I am a mom. I am that mom.
I have four kids just a few years apart, and my oldest is on the autism spectrum. I have managed to lose each of them at different times for varying amounts of time.
When we lived in the city my son, a ball of pent up energy, would race ahead of me on his scooter while I ran to catch up, pushing his sister in her stroller, screaming for him to slow down, to wait for me, to stay within, if not my reach, at least my sight.
I’d hold my breath when he turned the corner for his preschool and the few moments I could not see him. Should he have been abducted in the time it took me to turn the corner, it would have been my fault.
My oldest, my daughter, who’s on the spectrum, tends to wander. She is distracted and
fascinated by escalators, books and animals. She would have wanted to touch and hug a live gorilla.

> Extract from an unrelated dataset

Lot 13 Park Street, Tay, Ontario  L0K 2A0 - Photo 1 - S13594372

I have lost her in the city. I have lost her in the country. I have lost her in my own home. It was never my intention to lose her. I lost my mind every time I did. During a family gathering when I thought she was upstairs reading, a friend found her sitting in the middle of the road in front of our house. Had something happened to her in any of those locations, it would have been my fault.
The level of venom and vitriol unleashed at this woman, at this mom, blows my mind. I wonder if her critics realize she did not arrive at the zoo that morning, a bevy of kids
in tow, with the intent to kill. Have they somehow mistaken her for someone on safari tracking, shooting and posing with the carcasses of an endangered species? Don’t they understand she was trying to occupy her kids for a few hours on a long weekend?

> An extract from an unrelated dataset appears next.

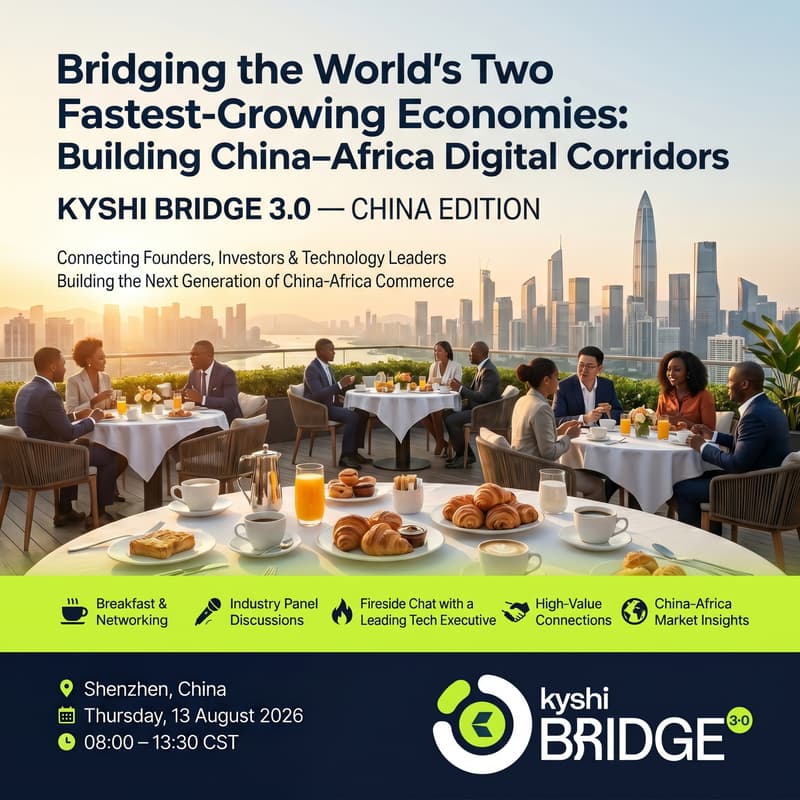Cover Image for Kyshi Bridge 3.0 - China Edition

I wonder if her critics have ever tried to corral a group of young children. I wonder if they know that often they move in opposite directions or simultaneously drop their ice
cream and need their shoes tied. I wonder if they know that sometimes kids don’t listen, sometimes they whine and cry and fight and distract you from yourself.
I wonder if they know that sometimes they shake loose and run away further than you can see. I wonder if they know the terror that strikes when they are out of sight.
I wonder if her critics have ever loved someone who cannot care for themselves – someone whose safety and life depends on you. I wonder if they know what it feels like to lose someone you love.
And I wonder what they would sanction to get that person back.